*** Document section ***

POM. OK. We'll just pick it up from there.

. This is going back to some excerpts from FW de Klerk's autobiography, The Long Trek. He recalls a meeting, a cabinet team meeting, soon after he, FW, became leader of the NP in the Northern Transvaal. I guess it was kind of a meeting at some bosperaad just for the cabinet members, team building or whatever, where there was discussion about constitutional options. He said: -

. "The military consensus was if all the constitutional options failed that the government should then consider suspending the existing constitution and rule by decree."

. FW says he vehemently opposed the idea and that Kobie Coetsee did as well. Have you any recollection of that meeting, of what was discussed?

KC. I have a recollection of that meeting. Let me first ask, is it of importance to you because - ?

POM. I want to establish, if I can, the nature of the relationship between FW de Klerk when he became State President and the military and to what degree his concerns about not having the full backing of the military, which he expresses in his autobiography, put certain constraints on him as far as the negotiating process went, that there were certain limits to which he could go in certain directions but he had to think all the time that his last bastion of support or security were the armed forces and if they turned against him effectively he had lost the power base that counted.

KC. In fact he did lose them. Are you saying that that was your conclusion, that he in fact lost that power base?

POM. My conclusion is that he lost it to an extent where he had to make compromises or allow things to happen.

KC. Compromise with whom?

POM. With the military in terms of whether investigations carried out, that there was only a limit to which he could go in terms of who he could fire, that if he crossed certain lines he might find himself confronted with the entire senior staff of the security establishment up in arms figuratively against him, that he had never held a security portfolio and he was never part of the 'securocrat' loop and was therefore an outsider when he took over from PW Botha and that he was moving in directions very quickly that the military had been fighting against, the National Security Management System and the State Security Council for years.

KC. Repeat your last sentence.

POM. The last sentence would be that policies promulgated by the NSC and the NSMS particularly after 1986, even when you and others were talking to Mandela, were contrary when De Klerk came into power, that De Klerk took a different approach. He abolished the NSMS, he took away most of the powers of the SSC, he returned the power of decision making over policy matters to the cabinet whereas before the cabinet were informed of the decisions of the SSC and were supposed to give their rubber stamp to those decisions reached rather than being active participants in the debate itself. So if I was a military leader –

KC. Your questions really goes to the heart of the De Klerk era. It really goes to the root of the De Klerk era. Mr de Klerk didn't think of bringing about the changes just to counter PW because he didn't like PW, it was a matter of philosophy. That's where him and I formed a team, so much so that without consulting on issues relating to security, issues relating to government, issues that would affect our lives, without consulting each other or going through a long process of argument and counter-argument, we had an instinctive understanding.

*** Information supplied ***

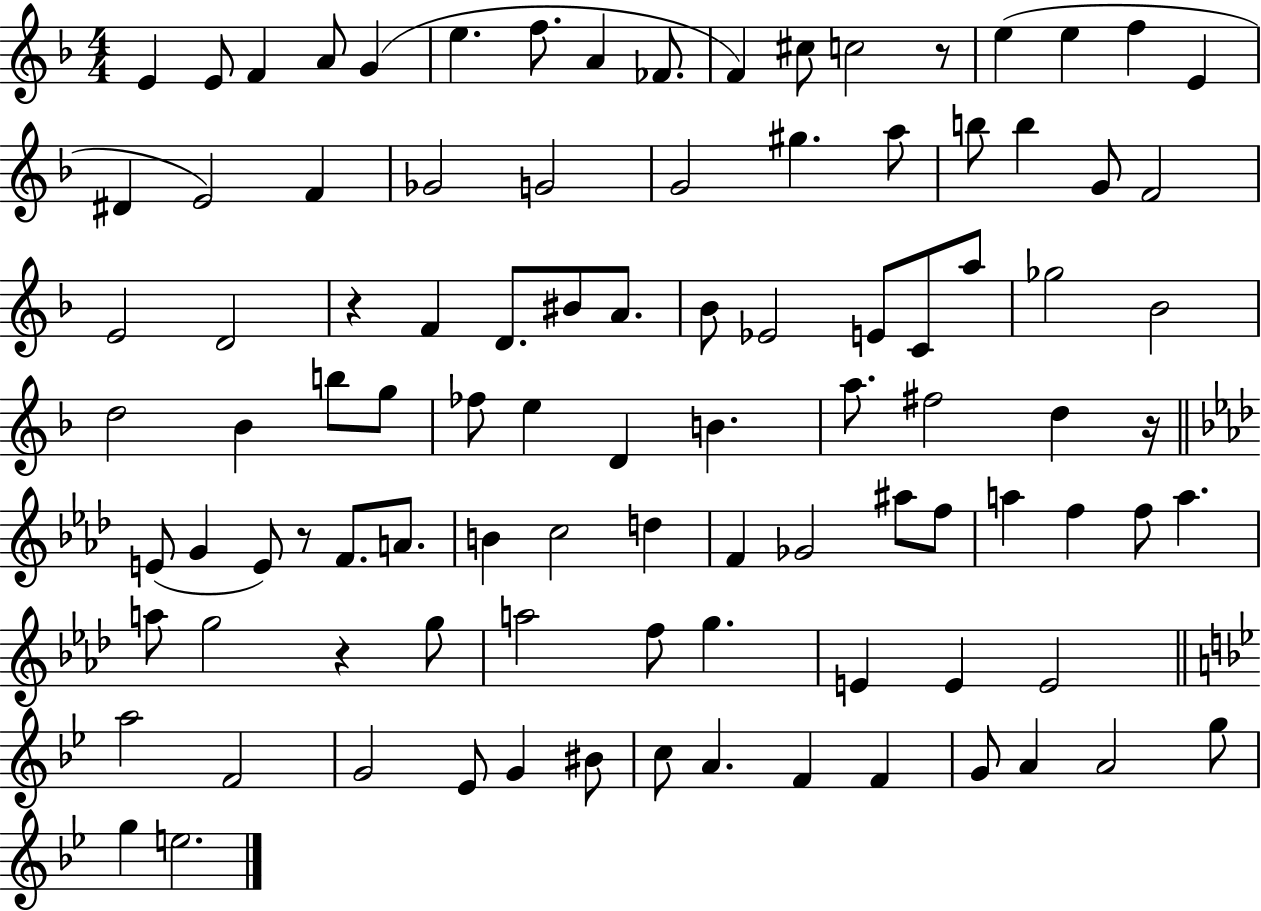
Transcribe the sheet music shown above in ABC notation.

***

Your tasks.
1 - Translate this sentence from the interview transcript into Spanish: "FW says he vehemently opposed the idea and that Kobie Coetsee did as well."
2 - Quote the interview transcript from "KC. In fact" to "Compromise with whom?".

Final results.
1 - FW dice que se opuso con vehemencia a la idea y que Kobie Coetsee también lo hizo.

2 -
KC. In fact he did lose them. Are you saying that that was your conclusion, that he in fact lost that power base?

POM. My conclusion is that he lost it to an extent where he had to make compromises or allow things to happen.

KC. Compromise with whom?